◆ Set of tasks:
• A. Answer these from the article on COVID-19 vaccines for children:
(i) What age range would the expected FDA approval cover?
(ii) In the Gallup poll, what percentage of parents of kids under 12 said they would not get them the vaccine?
(iii) Which city already has a mandate like the one Eric Adams says he might consider?
• B. Translate this sentence from the article on COVID-19 vaccines for children into Spanish: "Pediatric infections currently account for one in four COVID-19 cases in the U.S."
• C. Continue the news article on COVID-19 vaccines for children, picking up after Eric Adams's final quote.

◆ Selected extract:
COVID-19 vaccines will be making their way to the arms of children fairly soon, however, whether or not parents will allow their children to get them remains to be seen. The issue has even made its way as a key issue in the city’s mayoral race.

During a press briefing earlier this week, Gov. Kathy Hochul said she’s been in conversations with the White House to prepare for the U.S. Food and Drug Administration’s (FDA) approval of the vaccine for children aged 5 to 11, which could come early next month.

“I anticipate, as a mom who took my kids to get doctor appointments and well visits and vaccines for many years, that there could be actually a crush of interest in this, which is good,” Hochul said. “But I want to make sure that the doctor’s offices where I think the majority of parents will get those vaccines are ready for this.”

While Hochul appears confident in the interest of the COVID-19 vaccine for young children, it could be a hard sell. A recent Gallup poll indicates that 55% of parents of kids under 12 say they would get them an available vaccine with 45% saying they will not. Pediatric infections currently account for one in four COVID-19 cases in the U.S.

The issue over vaccines for children has become a top issue in the race for who will be the next mayor of New York City. Democratic candidate Eric Adams said during an ethnic media town hall that if elected, he would look at implementing a COVID-19 vaccine mandate for public school children. A similar mandate is currently in effect in Los Angeles.

“I’m going to have all my medical experts give me the recommendation on what we should do to protect our children,” Adams said. “If they say we should mandate it like we have mandated polio, measles and others then we will mandate it.”

◆ Data shown:
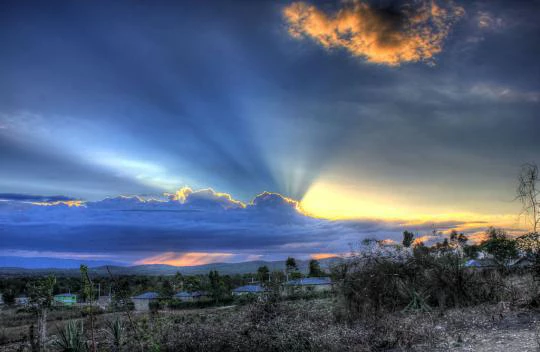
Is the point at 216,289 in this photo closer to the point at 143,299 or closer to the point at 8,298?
the point at 143,299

◆ Responses by item number:
• A.
(i) Children aged 5 to 11.
(ii) 45%.
(iii) Los Angeles.

• B. Las infecciones pediátricas representan actualmente uno de cada cuatro casos de COVID-19 en EE. UU.

• C.
Mayor Bill de Blasio, who has not implemented a vaccine mandate for public school children, said Adams has the right to make his own decision about mandates if he’s the next mayor.

“January is a long way away and Eric Adams as new mayor has a full right to decide whatever he thinks is best for our schools and I’m sure he will do what his conscience tells him,” de Blasio said.

Republican Party candidate Curtis Sliwa is dead set against a vaccine mandate for public school children that could result in unvaccinated children staying home rather than being in the classroom.

“I agree with Mayor de Blasio at this point,” Sliwa said. “There should not be a mandated vaccine on children, they should not be kicked out of school.”

Contention over vaccine mandates hit a boiling point last Saturday when hundreds of people gathered in Times Square at 41st Street and Broadway to protest the mandates. The “Rally for Freedom” featured several speakers including Robert F. Kennedy Jr., who is against vaccines.

“We have no business giving this to little children,” he said to the crowd. “It is unethical, it is medical malpractice.”

The U.S. Center for Disease Control and Prevention (CDC) released data last Saturday stating that nearly two-thirds of New York State residents are fully vaccinated. Looking further into the numbers, over 70% of residents in Manhattan and Queens are fully vaccinated.